## Given request A
In the thread about the buffer synchronization framework, what kind of mail is Inki asked to stop sending?

## Text provided
↓↓↓
Re: [RFC PATCH v2] dmabuf-sync: Introduce buffer synchronization framework

22 Jun 2013


      2013/6/22 Jerome Glisse j.glisse@gmail.com:
...
On Fri, Jun 21, 2013 at 12:55 PM, Inki Dae daeinki@gmail.com wrote:
...
2013/6/21 Lucas Stach l.stach@pengutronix.de:
...
Hi Inki,
please refrain from sending HTML Mails, it makes proper quoting without
messing up the layout everywhere pretty hard.
Sorry about that. I should have used text mode.
...
Am Freitag, den 21.06.2013, 20:01 +0900 schrieb Inki Dae:
[...]
...
Yeah, you'll some knowledge and understanding about the API
you are
working with to get things right. But I think it's not an
unreasonable
thing to expect the programmer working directly with kernel
interfaces
to read up on how things work.
Second thing: I'll rather have *one* consistent API for every
subsystem,
even if they differ from each other than having to implement
this
syncpoint thing in every subsystem. Remember: a single execbuf
in DRM
might reference both GEM objects backed by dma-buf as well
native SHM or
CMA backed objects. The dma-buf-mgr proposal already allows
you to
handle dma-bufs much the same way during validation than
native GEM
objects.
↑↑↑
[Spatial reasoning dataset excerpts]
↓↓↓
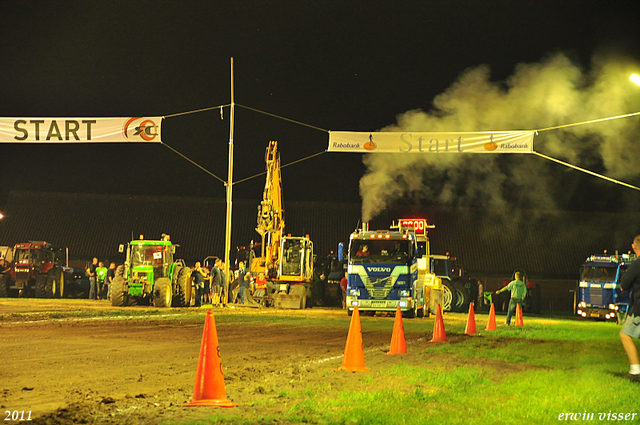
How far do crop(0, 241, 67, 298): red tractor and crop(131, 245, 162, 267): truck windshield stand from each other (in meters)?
11.0

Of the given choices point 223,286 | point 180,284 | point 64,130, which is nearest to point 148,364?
point 64,130

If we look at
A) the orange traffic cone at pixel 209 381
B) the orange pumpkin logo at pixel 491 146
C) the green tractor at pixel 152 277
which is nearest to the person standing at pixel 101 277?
the green tractor at pixel 152 277

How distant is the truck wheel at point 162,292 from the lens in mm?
26797

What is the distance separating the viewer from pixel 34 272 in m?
36.2

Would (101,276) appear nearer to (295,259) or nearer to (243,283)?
(243,283)

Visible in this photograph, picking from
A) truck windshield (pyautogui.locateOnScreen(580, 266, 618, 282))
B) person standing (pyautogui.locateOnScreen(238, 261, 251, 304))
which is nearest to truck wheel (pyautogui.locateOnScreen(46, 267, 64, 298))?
person standing (pyautogui.locateOnScreen(238, 261, 251, 304))

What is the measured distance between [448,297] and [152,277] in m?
14.5

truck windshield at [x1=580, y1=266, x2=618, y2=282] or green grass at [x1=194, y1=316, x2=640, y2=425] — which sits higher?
truck windshield at [x1=580, y1=266, x2=618, y2=282]

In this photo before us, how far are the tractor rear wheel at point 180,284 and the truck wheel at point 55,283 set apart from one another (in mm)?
11586

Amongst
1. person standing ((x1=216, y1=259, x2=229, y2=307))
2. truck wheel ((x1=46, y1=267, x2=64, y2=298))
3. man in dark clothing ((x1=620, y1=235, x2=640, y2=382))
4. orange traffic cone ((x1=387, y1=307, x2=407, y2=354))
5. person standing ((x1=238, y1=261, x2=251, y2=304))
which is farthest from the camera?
truck wheel ((x1=46, y1=267, x2=64, y2=298))

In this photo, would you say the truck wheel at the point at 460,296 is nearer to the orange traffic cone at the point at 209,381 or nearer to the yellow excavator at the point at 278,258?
the yellow excavator at the point at 278,258

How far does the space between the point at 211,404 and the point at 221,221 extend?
4598 centimetres

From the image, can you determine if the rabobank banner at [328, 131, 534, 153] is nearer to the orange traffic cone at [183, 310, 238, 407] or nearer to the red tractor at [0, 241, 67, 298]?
the orange traffic cone at [183, 310, 238, 407]

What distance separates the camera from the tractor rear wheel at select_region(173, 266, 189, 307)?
2788 centimetres
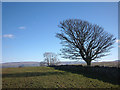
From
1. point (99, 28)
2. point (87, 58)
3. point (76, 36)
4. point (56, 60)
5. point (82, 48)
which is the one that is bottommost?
point (56, 60)

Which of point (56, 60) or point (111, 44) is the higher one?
point (111, 44)

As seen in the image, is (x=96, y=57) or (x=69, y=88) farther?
(x=96, y=57)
↑↑↑
## Given request B
Rewrite the lines of the records starting with the line that contains "In this photo, would" and going on through the line that contains "4598 centimetres", changing "space" to "gap" and leaving everything else as it is.

## Right answer A
HTML mails.

## Right answer B
In this photo, would you say the truck wheel at the point at 460,296 is nearer to the orange traffic cone at the point at 209,381 or nearer to the yellow excavator at the point at 278,258?
the yellow excavator at the point at 278,258

How far does the gap between the point at 211,404 and the point at 221,221 extend?
4598 centimetres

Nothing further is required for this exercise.